Re: [jira] Updated: (MAHOUT-387) Cosine item similarity implementation

Posted by Sean Owen <sr...@gmail.com>.
Well it's not hard to add something like UncenteredCosineSimilarity
for sure, I don't mind. It's actually a matter of configuring the
superclass to center or not.

But it's also easy to center the data in the M/R. I agree it makes
little difference in your case, and the effect is subtle. I can add
centering, to at least have it in the code for consistency -- in
addition to adding the implementation above for completeness.

While I'm at it I think we might be able to simplify this item-item
computation.
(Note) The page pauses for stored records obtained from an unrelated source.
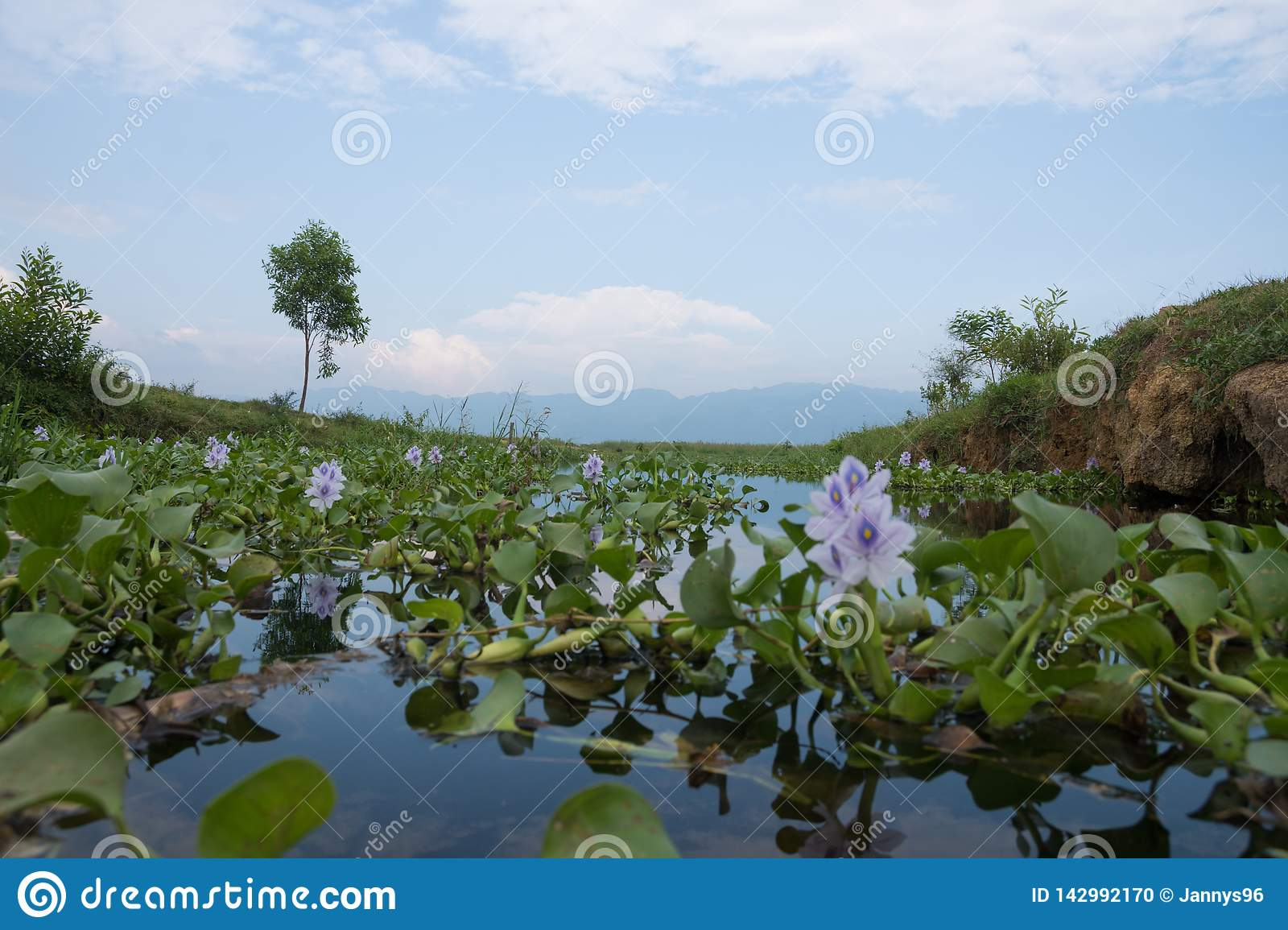 View on inle lake with purple flower seen from frog perspective in myanmar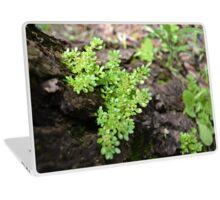 Parasite Plant Laptop Skin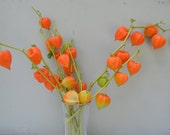 Dried Chinese Lantern seed pods and stems. Halloween . Physalis alkekengi plants, for crafts and arrangements LOT B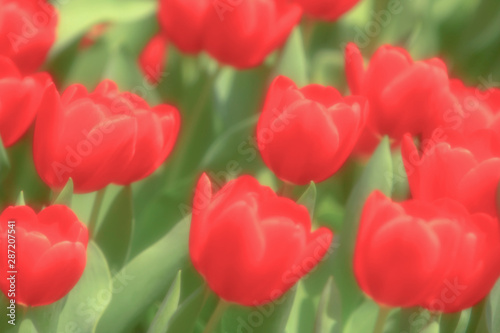 a Colorful Tulip Field with hk flower show Canvas Print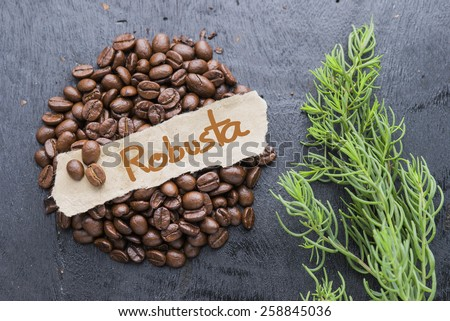 Coffee beans with Robusta label on black wooden background. - stock photo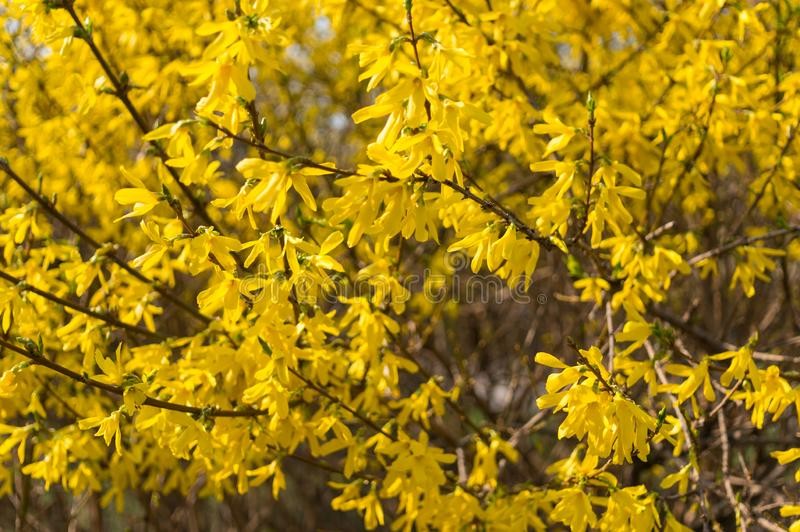 Le forsythia jaune de fleurs jaillit Fond naturel Orientation molle images stock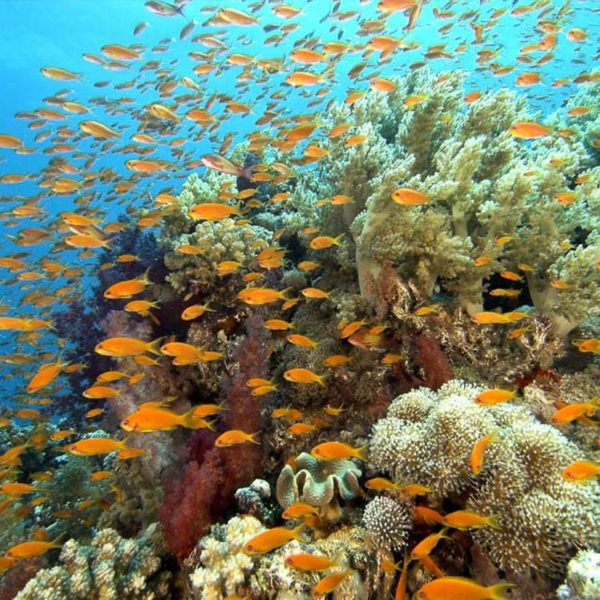 Outer Reef Marine Life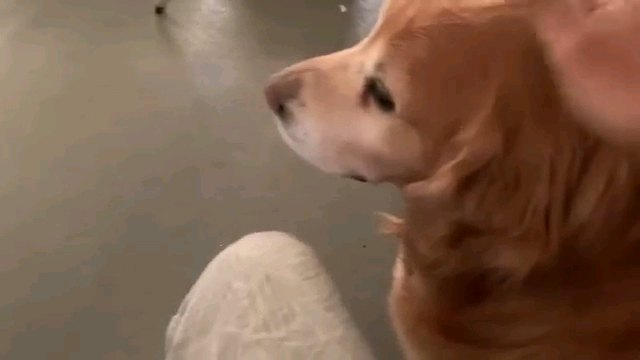横向きの犬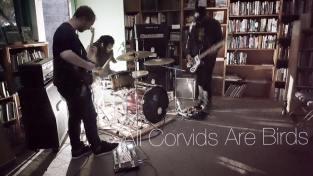 All Corvids Are Birds (Monterey)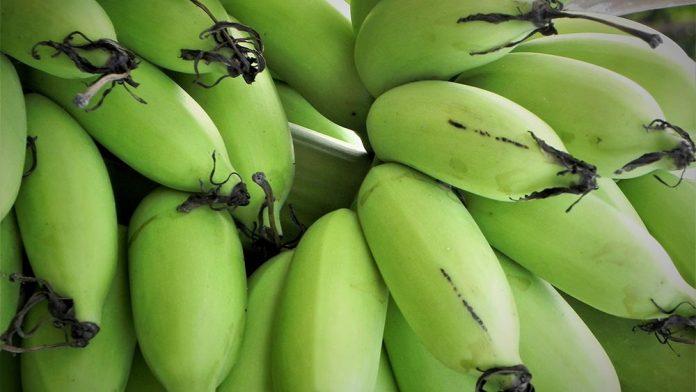 makanan-olahan-pisang
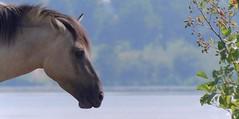 Koninks paarden (mia_moreau) Tags: sony nederland natuur limburg paard paarden loh zuidlimburg natuurgebied molenplas konikpaarden zoogdier koninks sonyslta58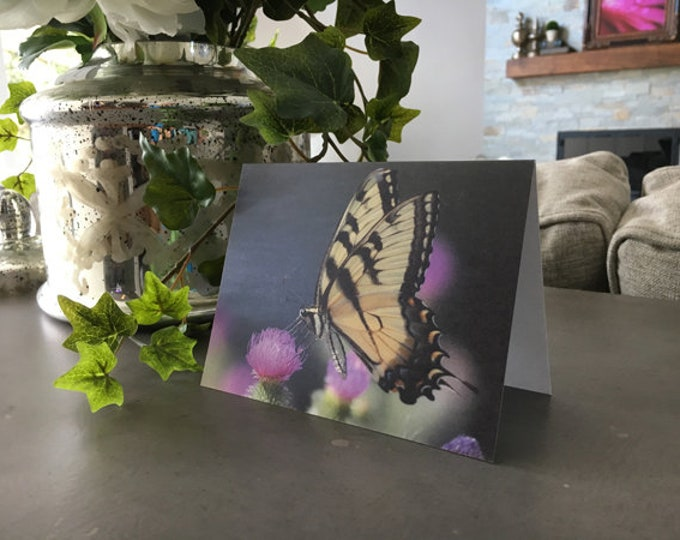 Butterfly Notecards, Butterfly Photography, Butterfly Gift, Stationary, Butterfly, Butterfly Stationary, Spring Stationary,Mother's Day Gift
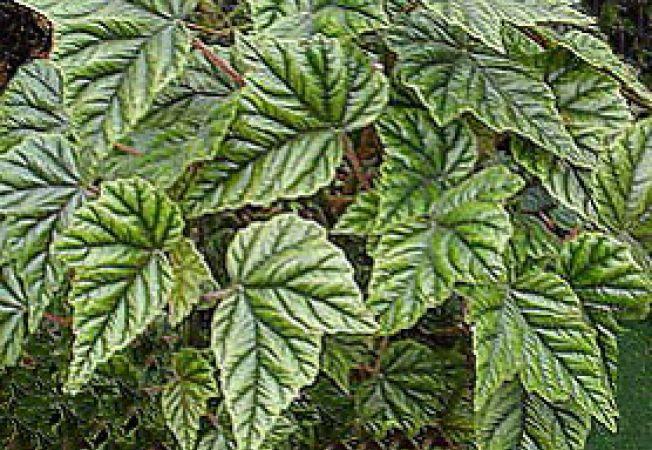 begonia metalica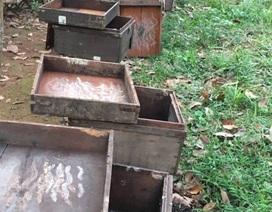 315 thùng ong mật chết đồng loạt, nghi do bị đầu độc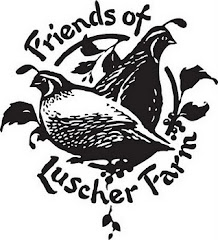Friends of Luscher Farm
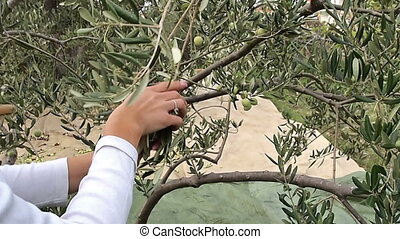 Woman picking green olives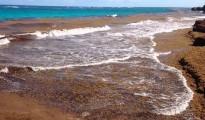 sargassum-seaweed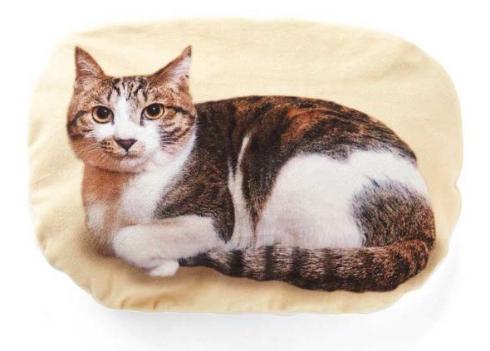 猫 ひざの上 ゴロゴロ クッションブランケット フェリシモ猫部
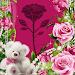 Download Beautiful Roses Photo Frames 6.0 APK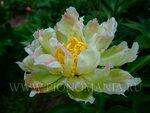 Грин Лотос  'Green lotus'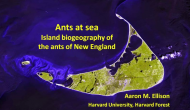 Ants at Sea: Island Bio Geography of The Ants of New England by Aaron M. Ellison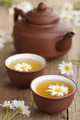 green tea with chamomile flowers - PhotoDune Item for Sale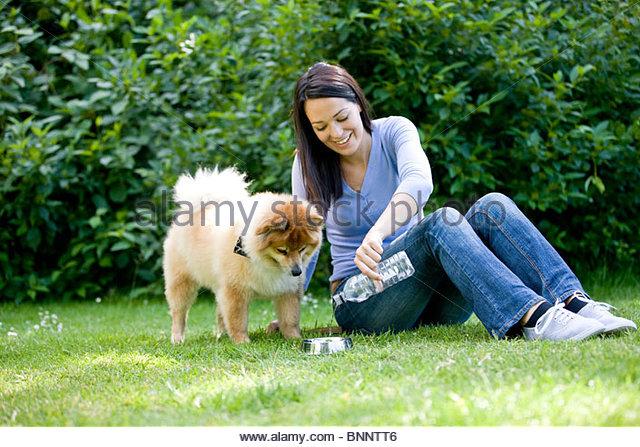 Eine Frau sitzt auf dem Rasen, Gießen ihrem Hund einen Schluck Wasser Stockbild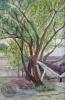 ภาพเขียนสีน้ำ ภาพศาลาวีรชน มจธ. วาดโดย นายพจน์ เมธี โคตรสุโพธิ์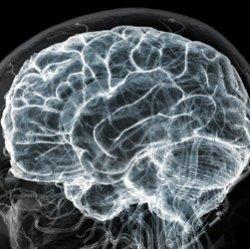 Мозг человека измеряет время, наблюдая за движениями
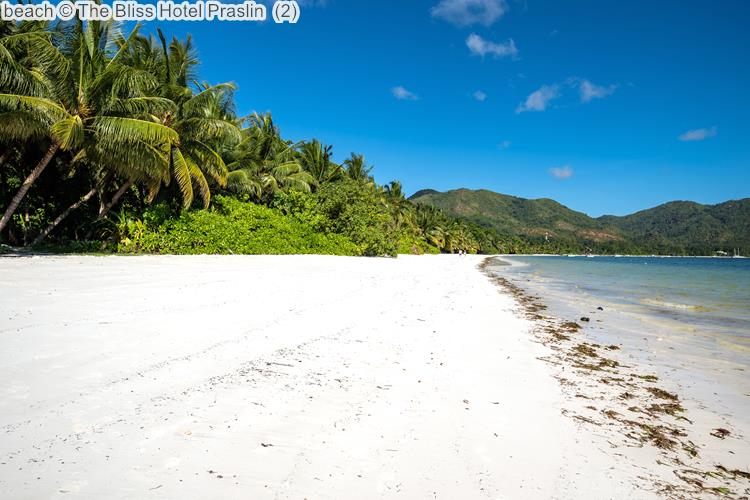 Beach © The Bliss Hotel Praslin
A straightforward alternative is something like this:

1. Compute item vectors (using Vector output, ideally) in one M/R
2M. For each item-item pair output both vectors
2R. With both Vectors in hand easily compute the cosine measure

It's quite simple, and lends itself to dropping in a different reducer
stage to implement different similarities, which is great.

The question is performance. Say I have P prefs, U users and I items.
Assume P/I prefs per item. The bottleneck of this stage is outputting
I^2 vectors of size P/I, or about P*I output.

What you're doing now bottlenecks in the last bit where you output for
each user some data for every pair of items. That's coarsely U *
(P/U)^2 = U*P^2 output. I think that P^2 is killer.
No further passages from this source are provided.